» 本文
━━━━━━━━━━
クラメルの公式は, 文字を係数とする方程式や, 係数の配列が規則的な方程式の解の公式を作るのに有効である. 次の例のように実際の数値を係数とする方程式を解くためには必ずしも適当ではない.

問題
クラメルの公式を用いて, 次の連立方程式を解け.
$\begin{cases} -x+y+z=2 \\[3pt] \ \ \ x-y+z=4 \\[3pt] \ \ \ x+y-z=-2 \end{cases}$

解答
[解答]
$$ A= \m{ -1 & 1 & 1 \cr 1 & -1 & 1 \cr 1 & 1 & -1}, \ \ \x=\m{ x \cr y \cr z }, \ \ \bm{b}=\m{ 2 \cr 4 \cr -2} $$ とおくと, 与えられた連立方程式は $A\x=\bm{b}$ と表される.
$\det A=4\neq 0$ なので, $A$ は正則である. 従って, クラメルの公式により, $$ x=\f{1}{\det A} \md{2 & 1 & 1 \cr 4 & -1 & 1 \cr -2 & 1 & -1}=1.$$ $$ y=\f{1}{\det A} \md{-1 & 2 & 1 \cr 1 & 4 & 1 \cr 1 & -2 & -1}=0.$$ $$ z=\f{1}{\det A} \md{-1 & 1 & 2 \cr 1 & -1 & 4 \cr 1 & 1 & -2}=3.$$ よって, 連立方程式の解は $$ x=1,\ \ y=0,\ \ z=3. $$

例題を見てのとおり, 3次行列のときは計算量がそれほど多くない. ただ, この例題は掃き出し法を用いたほうがはやく簡単である. さらに, クラメルの公式は4次以上の行列だと計算量がとても多くなる.

従って, クラメルの公式は計算に関して実用に向かない. しかし, 理論では役立つことがある. つまり, なんらかの定理の証明に応用されることがある. その例を次に紹介する.

応用

逆行列を余因子行列で表す

クラメルの公式によって逆行列を「余因子行列」の形に表せる.

なお, 正方行列 $A$ の余因子行列 $\widetilde{A}$ とは, $(i,j)$ 成分が $(-1)^{i+j}\det(A_{ij})$ である行列のことである. ただし, $A_{ij}$ は $A$ の第 $i$ 行と第 $j$ 列を取り除いて得られる $n-1$ 次の行列を指す.

定理
$A$ を正則行列とし, $\widetilde{A}$ をその余因子行列とする.
このとき, $A$ の逆行列 $A^{-1}$ は次のように表せる. $$ A^{-1}=\f{1}{\det A}\widetilde{A}. $$

証明
[証明]  $A^{-1}=(\x_1,\cd,\x_n)$ と表すことにすると, $AA^{-1}=I$ により, $$ AA^{-1}=A(\x_1,\cd,\x_n)=(A\x_1,\cd,A\x_n) =(\e_1,\cd,\e_n). $$ したがって $A\x_j=\e_j$ が各 $j$ に対して成り立つ.
━━━━━━━━━━
» 課題内容
**A)** 以下のレコードから、文字列「left」を含む行をすべて抜き出してください。大文字と小文字は区別する。
**B)** 上のクラメルの公式についての文章を、最後の文の後から続けて書け。

» 入力レコード
━━━━━━━━━━
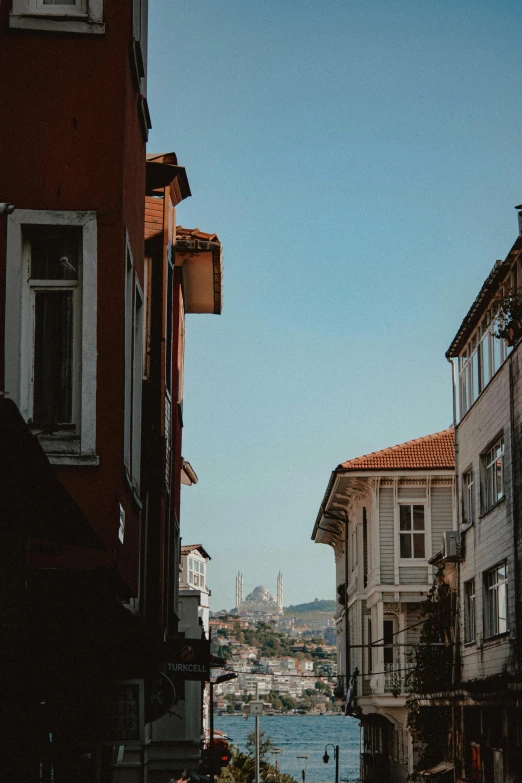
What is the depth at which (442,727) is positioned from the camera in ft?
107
━━━━━━━━━━
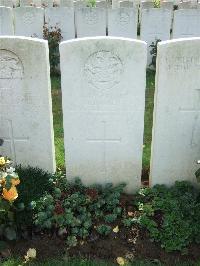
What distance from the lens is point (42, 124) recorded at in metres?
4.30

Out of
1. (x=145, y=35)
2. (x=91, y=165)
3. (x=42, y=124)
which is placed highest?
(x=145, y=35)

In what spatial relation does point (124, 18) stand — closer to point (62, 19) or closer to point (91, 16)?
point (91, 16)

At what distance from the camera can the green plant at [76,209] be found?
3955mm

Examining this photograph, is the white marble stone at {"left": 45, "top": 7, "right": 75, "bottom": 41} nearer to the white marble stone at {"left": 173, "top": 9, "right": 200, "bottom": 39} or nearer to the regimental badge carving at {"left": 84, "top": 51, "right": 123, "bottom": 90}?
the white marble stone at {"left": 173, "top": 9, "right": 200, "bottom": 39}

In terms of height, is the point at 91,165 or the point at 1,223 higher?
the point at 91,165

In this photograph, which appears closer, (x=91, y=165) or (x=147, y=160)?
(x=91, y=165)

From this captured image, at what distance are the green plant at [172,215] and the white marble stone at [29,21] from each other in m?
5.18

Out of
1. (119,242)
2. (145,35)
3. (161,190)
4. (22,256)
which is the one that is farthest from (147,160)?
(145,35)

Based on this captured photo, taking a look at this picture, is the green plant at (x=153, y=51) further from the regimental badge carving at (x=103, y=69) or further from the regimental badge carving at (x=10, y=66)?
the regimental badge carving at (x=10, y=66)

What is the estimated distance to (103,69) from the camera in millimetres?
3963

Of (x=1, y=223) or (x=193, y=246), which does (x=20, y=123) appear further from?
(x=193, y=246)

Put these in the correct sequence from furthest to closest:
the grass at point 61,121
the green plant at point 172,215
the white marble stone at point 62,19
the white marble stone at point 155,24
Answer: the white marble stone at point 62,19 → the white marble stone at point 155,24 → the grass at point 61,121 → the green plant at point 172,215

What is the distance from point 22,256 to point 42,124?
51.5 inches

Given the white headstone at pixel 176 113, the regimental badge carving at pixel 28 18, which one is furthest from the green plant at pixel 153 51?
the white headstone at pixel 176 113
━━━━━━━━━━
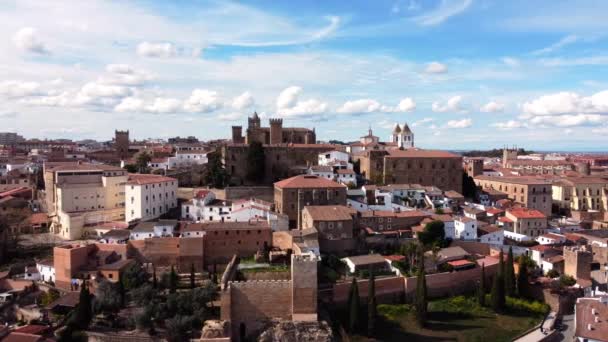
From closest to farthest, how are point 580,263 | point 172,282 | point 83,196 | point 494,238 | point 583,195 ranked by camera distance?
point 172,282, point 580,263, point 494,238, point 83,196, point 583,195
━━━━━━━━━━
» 回答
**A)**
Examining this photograph, is the white marble stone at {"left": 45, "top": 7, "right": 75, "bottom": 41} nearer to the white marble stone at {"left": 173, "top": 9, "right": 200, "bottom": 39} or nearer to the regimental badge carving at {"left": 84, "top": 51, "right": 123, "bottom": 90}?
the white marble stone at {"left": 173, "top": 9, "right": 200, "bottom": 39}

**B)**
列ベクトル $\x_j$ の第 $i$ 成分を $x_{ij}$ と表すことにしよう.
すると, 連立1次方程式 $A\x_j=\e_j$ に対してクラメルの公式を使えば $$ x_{ij} =\f{\det(\bm{a}_1,\cd,\bm{a}_{i-1},\e_j,\bm{a}_{i+1},\cd,\bm{a}_n)} {\det A} .$$ 右辺の分子は $(-1)^{i+j}\det A_{ij}$ に等しいので,
$$ A^{-1}=\f{1}{\det A}\widetilde{A} $$ が成り立つ.

上の定理は有名であり他分野で使うので, 数学科はとくに覚えておいたほうがいい.

線型代数以外の分野で「クラメルの公式により,...」という文言が出てきたら, クラメルの公式そのものでなく、この逆行列に関する定理を指すことがあるので注意.

リー群論への応用

例として, リー群に関する次の定理を示そう.

定理
$G$ を一般線形群 $\GL_n(\R)$ とする.
写像 $G \to G,\ $ $A\mapsto A^{-1}$ は $C^{\infty}$ 級関数である.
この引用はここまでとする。